Hi,
Recently I've been looking at the performance of avros
SpecificDatumReaders/Writers. In our use cases, when deserializing, we find it
quite usual for reader / writer schemas to be identical. Interestingly,
GenericDatumReader bakes in the use of ResolvingDecoders right in to its core.
So even if constructed with a single (reader/writer) schema, a ResolvingDecoder
is still used.
I experimented a little, and wrote a SpecificDatumReader which instead of being
hard wired with a ResolvingDecoder, uses a DecodeStrategy - leaving the reader
only dealing with Decoders directly.
Details follow - but for 'same schema' decodes - the performance difference is
impressive. For the types of records I deal with, a decode with reader schema
== writer schema using this approach is about 1.6x faster than a standard
SpecificDatumReader decode.
interface DecodeStrategy
{
Decoder configureForRead(Decoder in) throws IOException;
void readComplete() throws IOException;
void decodeRecordFields(Object old, SpecificRecord record, Schema expected,
Decoder in, SpecificDatumReader2 reader) throws IOException;
}
The idea is that when we hit a record, instead of getting field order from a
ResolvingDecoder directly, we just let the decode strategy do it for us
(calling back for each field to the reader - allowing recursion).

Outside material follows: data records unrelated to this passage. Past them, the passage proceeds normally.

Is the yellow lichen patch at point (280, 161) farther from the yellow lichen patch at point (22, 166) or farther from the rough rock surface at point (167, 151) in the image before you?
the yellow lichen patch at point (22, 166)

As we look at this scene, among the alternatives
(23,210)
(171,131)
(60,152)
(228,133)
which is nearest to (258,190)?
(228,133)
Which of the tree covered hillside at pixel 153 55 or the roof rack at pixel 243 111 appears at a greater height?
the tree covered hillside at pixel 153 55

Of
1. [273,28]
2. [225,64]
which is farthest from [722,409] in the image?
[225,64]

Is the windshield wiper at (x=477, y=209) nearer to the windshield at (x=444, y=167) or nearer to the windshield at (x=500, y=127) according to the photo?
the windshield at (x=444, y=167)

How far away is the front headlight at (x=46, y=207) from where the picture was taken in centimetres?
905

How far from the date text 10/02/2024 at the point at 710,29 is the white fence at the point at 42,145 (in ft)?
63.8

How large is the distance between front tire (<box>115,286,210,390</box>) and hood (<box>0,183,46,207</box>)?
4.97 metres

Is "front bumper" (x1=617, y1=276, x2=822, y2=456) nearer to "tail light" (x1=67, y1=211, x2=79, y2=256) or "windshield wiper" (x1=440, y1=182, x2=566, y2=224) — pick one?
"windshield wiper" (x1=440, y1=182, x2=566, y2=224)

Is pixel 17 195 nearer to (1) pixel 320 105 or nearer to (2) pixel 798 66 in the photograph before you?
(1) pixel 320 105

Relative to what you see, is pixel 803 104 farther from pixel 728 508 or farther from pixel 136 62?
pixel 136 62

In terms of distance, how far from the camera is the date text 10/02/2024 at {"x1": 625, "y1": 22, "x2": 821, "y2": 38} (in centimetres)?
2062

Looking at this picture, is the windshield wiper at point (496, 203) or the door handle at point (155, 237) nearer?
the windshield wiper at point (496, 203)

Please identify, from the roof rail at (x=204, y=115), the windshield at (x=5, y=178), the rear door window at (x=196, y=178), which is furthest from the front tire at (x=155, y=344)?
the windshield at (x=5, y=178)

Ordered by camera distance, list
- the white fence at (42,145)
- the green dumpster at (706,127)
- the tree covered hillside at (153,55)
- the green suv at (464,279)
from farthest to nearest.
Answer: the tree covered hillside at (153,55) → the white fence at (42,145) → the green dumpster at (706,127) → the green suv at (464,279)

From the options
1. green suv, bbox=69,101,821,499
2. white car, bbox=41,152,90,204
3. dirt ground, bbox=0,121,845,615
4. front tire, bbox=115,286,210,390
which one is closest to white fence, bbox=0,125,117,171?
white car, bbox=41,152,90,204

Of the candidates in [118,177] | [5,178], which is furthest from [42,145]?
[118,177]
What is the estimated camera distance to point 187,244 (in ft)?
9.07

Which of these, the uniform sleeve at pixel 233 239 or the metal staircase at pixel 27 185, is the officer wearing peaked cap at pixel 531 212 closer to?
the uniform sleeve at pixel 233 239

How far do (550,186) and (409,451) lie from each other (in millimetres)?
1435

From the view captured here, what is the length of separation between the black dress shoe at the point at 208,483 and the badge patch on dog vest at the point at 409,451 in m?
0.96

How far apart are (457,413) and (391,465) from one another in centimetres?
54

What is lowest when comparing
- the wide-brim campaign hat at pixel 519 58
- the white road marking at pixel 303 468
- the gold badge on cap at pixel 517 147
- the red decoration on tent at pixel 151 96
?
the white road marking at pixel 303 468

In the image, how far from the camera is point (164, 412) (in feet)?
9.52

For e.g. when we know reader / writer schemas are identical, and we don't want
validation - an IdentitySchemaDecodeStrategy#decodeRecordFields can just pull
the fields direct from the provided record schema (calling back on the reader
for each one):
...
void decodeRecordFields(......)
{
List<Field> fields = expected.getFields();
For (int i=0, len = fields.size(); i<len; ++i)
{
reader.readField(old, in, field, record);
}
}
...
The resolving decoder impl of this strategy just does a 'readFieldOrder' like
GenericDatumReader does today.
For each read (given a Decoder), the datum reader lets the decode strategy
return back the actual decoder to be used (via #configureForRead). This means
that a resolving implementation can use this hook to configure the
ResolvingDecoder and return this.
The result is that the datum reader can work with same schema / validated
schema / resolved schemas seamlessly without caring about the difference.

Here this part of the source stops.